Perhaps – just perhaps – the speaker’s platform at a memorial service is the wrong place to push a political agenda.
Chris Omer, a homeless UCSB graduate, got up at a memorial service on Sunday for the people who died in the last year and a half. Omer eulogized the two homeless people who died recently, talked about alcoholism and demanded that the homeless have a place to stay in Isla Vista – but not a shelter. What the homeless need, Omer says, is a free campground.
Just because making demands at a memorial service is crass, insensitive, self-righteous and obnoxious does not mean Omer is wrong. He is wrong because he is shooting down a practical idea like a shelter because it’s not something more ideologically pure. Omer, who says he chose to forgo the “rewards and privilege that a degree offers in this capitalistic society” when he graduated last June, wants the Isla Vista Recreation and Parks District to turn one of I.V.’s parks into a campground for the homeless. Somehow, a campground would be better than an oh-so-drab shelter by being, uh, a squatters’ camp.
The IVRPD, hardly a pack of right-wing zealots, shot the proposal down. They don’t have the money, and besides being a blight on the town, a free campground would be a legal liability. Because of the lack of research Omer and those like him put into their oversimplified and often-flawed arguments there probably won’t be a shelter, either.
Advocates for Isla Vista’s homeless have a way of killing off useful ideas.
Take, for example, the “More Ways Than One” project. Started last year by Omer, the project paid homeless people to pick up trash off the beach. It was a great project. “More Ways Than One” got its money from the Shoreline Preservation Fund, another group not associated with right-wing zealotry. All SPF asked was that the group involve as many people as possible, keep track of how much trash they picked up and where the money went. “More Ways Than One” did not keep track of the trash or the money. To afford to pay more people, the group cut its wages from $10 per hour to $7 per hour. It blamed the pay cut on SPF, and then went before the board and demanded a budget increase so it could pay the homeless “a living wage.”
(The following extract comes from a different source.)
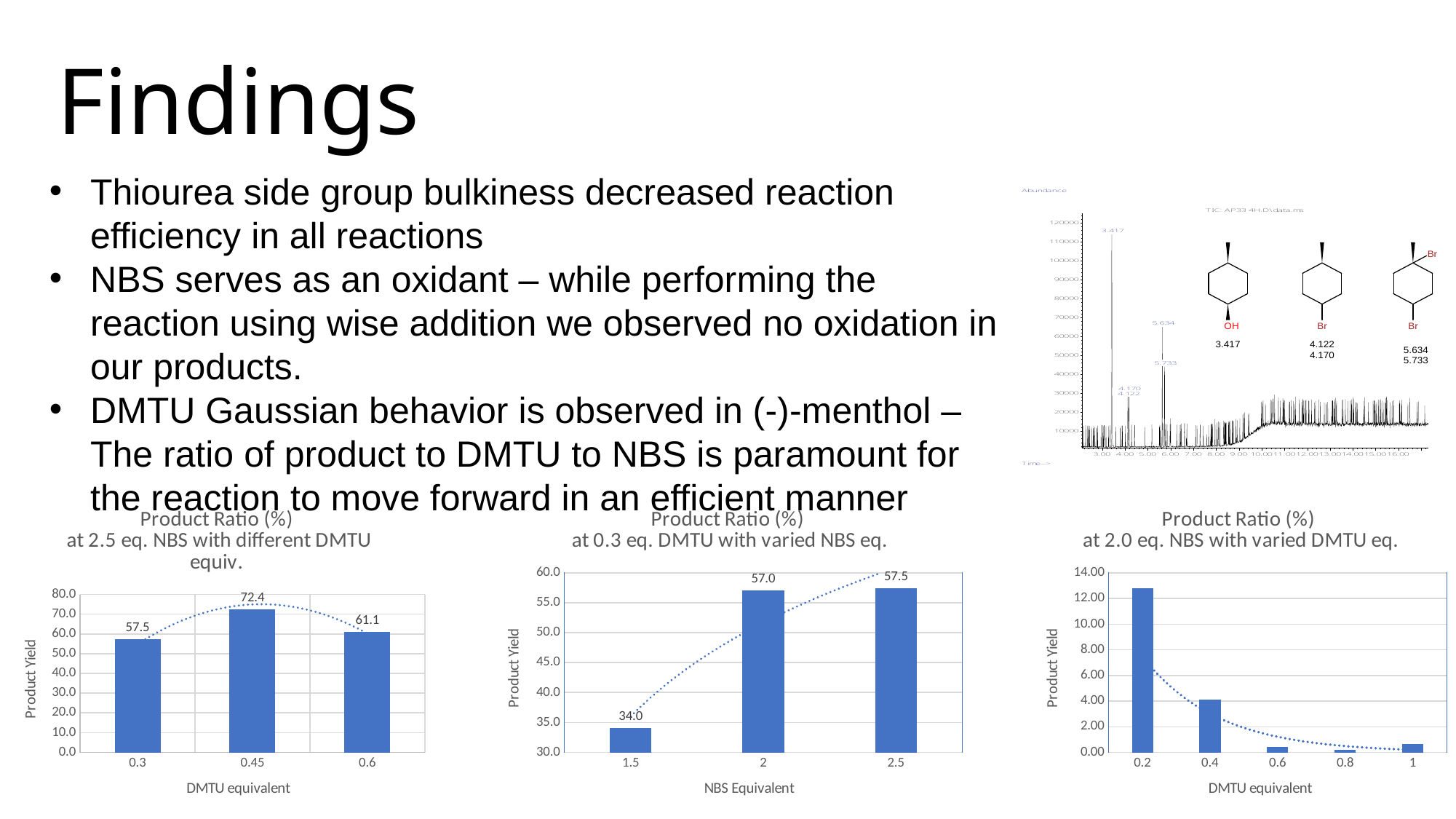
In the right chart (at 2.0 eq. NBS with varied DMTU eq.), which DMTU equivalent gives the highest product yield? 0.2 In the middle chart (at 0.3 eq. DMTU with varied NBS eq.), what is the difference in product yield between 2 and 1.5 NBS equivalent? 23.0 In the left chart (at 2.5 eq. NBS with different DMTU equiv.), what is the difference in product yield between 0.45 and 0.3 DMTU equivalent? 14.9 In the left chart (at 2.5 eq. NBS with different DMTU equiv.), what is the product yield at 0.45 DMTU equivalent? 72.4 In the right chart (at 2.0 eq. NBS with varied DMTU eq.), is the product yield at 0.2 DMTU equivalent greater or less than 12.00? greater What type of chart is the right chart (at 2.0 eq. NBS with varied DMTU eq.)? bar chart In the left chart (at 2.5 eq. NBS with different DMTU equiv.), how many DMTU equivalent categories are plotted? 3 In the right chart (at 2.0 eq. NBS with varied DMTU eq.), how many DMTU equivalent categories are plotted? 5 In the left chart (at 2.5 eq. NBS with different DMTU equiv.), which DMTU equivalent gives the highest product yield? 0.45 In the middle chart (at 0.3 eq. DMTU with varied NBS eq.), what is the product yield at 1.5 NBS equivalent? 34.0 In the middle chart (at 0.3 eq. DMTU with varied NBS eq.), do the product yields rise or fall as NBS equivalent increases? rise In the middle chart (at 0.3 eq. DMTU with varied NBS eq.), which NBS equivalent gives the lowest product yield? 1.5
Now, a living wage is calculated on how much the wage earners in a family of four need to be paid per hour in a 40-hour week for everyone to make rent and eat. Santa Barbara’s own living-wage campaign figured that this needs to be about $13 an hour, without benefits. “More Ways Than One” employed homeless people for five hours a week, and set its own budget, meaning it could pay whatever wages it liked.
The cost of living, said the group and living-wage advocates, has gone up. For the homeless. Right. Never mind that the only part of the cost of living that goes up or down quickly is rent. Never mind that – the SPF is obviously cruel and oppressive because it wanted “More Ways Than One” to keep track of what it was doing.
Maybe there’s a reason Isla Vista’s homeless don’t get what they want or even what they need.